Page MenuHomePhabricator

[EPIC] Create Automated Supervision test automation for CI
Open, Needs TriagePublic

Description

For the QS Automation Team to intake and work on for FY26/27.

To support Fy26-27 priorities for Developer Experience / SRE and help provide faster feedback cycles to developers, answer the following question:

"How do we know things are working properly in a fully automated deployment pipeline?"

Work will need to:

  • Define what "Critical User Journeys" are alongside a test automation engineer
  • Automate Critical User Journeys at an appropriate level (cURL to wikipedia.org? E2E UI automated test?)

Likely a large effort that will require input from Quality Leads (to determine what functionality is important to exercise for users), Core Experiences, and others.

Event Timeline

Restricted Application added a subscriber: Aklapper. · View Herald Transcript

The Pretrain project and follow up work to increase deployment frequency that we are planning for FY27 (July 2026-June 2027) would really benefit from critical user journey tests that can be targeted at "canary" servers during a scap deployment cycle in the WikiKube Kubernetes cluster. The general intent would be to validate that a newly prepared MediaWiki deployment is meeting real-time service level objectives when exercising the code via critical user journey tests as a gate in the deployment automation. If the SLO check succeeds we would move forward with promoting the image to handle all traffic for the active deployment. If the check fails then we would rollback completely to the pre-deployment state and raise a signal for investigation of the SLO check failure.

This is work of a slightly different scope than the original task description here, but I think it is directionally aligned.

Yeah that's what I was thinking about this supporting. I think that's the environment that should be targeted and these could run fast against that. Is there a tag that can be added to link the two together so we can keep aligned as work progresses?

Is there a tag that can be added to link the two together so we can keep aligned as work progresses?

We have just been hanging things off of T369112: Pretrain (née Group -1) QTE validation environment for Pretrain so far. I don't know that anyone has thought too much about how we will structure a task tree for the FY27 work yet. @CCiufo-WMF may or may not have opinions.

SLong-WMF renamed this task from [EPIC] Create Critical User Journey automation for CI to [EPIC] Create Automated Supervision test automation for CI.Apr 9 2026, 9:21 PM
SLong-WMF updated the task description. (Show Details)

Is there a tag that can be added to link the two together so we can keep aligned as work progresses?

We have just been hanging things off of T369112: Pretrain (née Group -1) QTE validation environment for Pretrain so far.

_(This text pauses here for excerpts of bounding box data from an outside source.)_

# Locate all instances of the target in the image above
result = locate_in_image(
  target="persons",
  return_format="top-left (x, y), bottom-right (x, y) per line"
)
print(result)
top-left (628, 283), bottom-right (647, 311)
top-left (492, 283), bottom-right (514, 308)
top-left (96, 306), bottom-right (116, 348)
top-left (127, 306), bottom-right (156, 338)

I don't know that anyone has thought too much about how we will structure a task tree for the FY27 work yet. @CCiufo-WMF may or may not have opinions.

I don't have strong opinions. Some teams structure their tasks in Phab very explicitly around annual plan OKRs. I think structuring it around the top level (and non-OKR coded) goal task like we're doing for pretrain makes sense.

An emerging need in the Pretrain project is an understanding of critical user journeys that we can exercise using httpbb checks during a scap deployment. The initial Pretrain launch will target testwiki only. That environment receives something like 1 request per second of organic traffic. That will not be enough traffic for us to collect significant error signals during the normal in-deploy pause. We would like to add additional synthetic traffic to increase our chances of noticing a serious regression triggered by the active deployment. The more parts of the MediaWiki deployment that traffic exercises the better our chances of noticing a defect escape and rolling back to the prior deployment.

If the phase of this project that tries to enumerate and prioritize critical user journeys can start "soon" (May 2026?) then we may be able to reuse that list in the initial Pretrain work.

renamed this task from [EPIC] Create Critical User Journey automation for CI to [EPIC] Create Automated Supervision test automation for CI.

For Pretrain and the follow on work to generally decrease cycle time between a developer creating a patch and that patch being live on enwiki we broadly need a Critical User Journey (CUJ) test suite that can be targeted at one or more wikis in a particular deployment group to run after we have some Kubernetes pods running the new software and before we decide to promote the deployment to additional wikis. "Automated Supervision" is a term of art that SREs involved in the project are using to describe some collection of expert systems examining signals like logging output to determine if we are staying within allowed error budgets or if some SLO has been violated to trigger a halt and possible rollback of a deployment while humans are summoned to investigate further.

Having tests that exercise CUJ workflows in CI isolation could be a nice signal for teams working towards merging code, but the big need I see is CUJ testing "live" in production as part of the deployment and operational monitoring tooling we use. Having the ability to target tests at a base URL which may include non-standard ports and hostnames so that we can reuse the suite at various points in the deployment and operational lifecycle would be ideal. Being able to divide the tests into things that are quick and contained enough to run in-line with the deployment vs things that require more runtime resources would also be nice.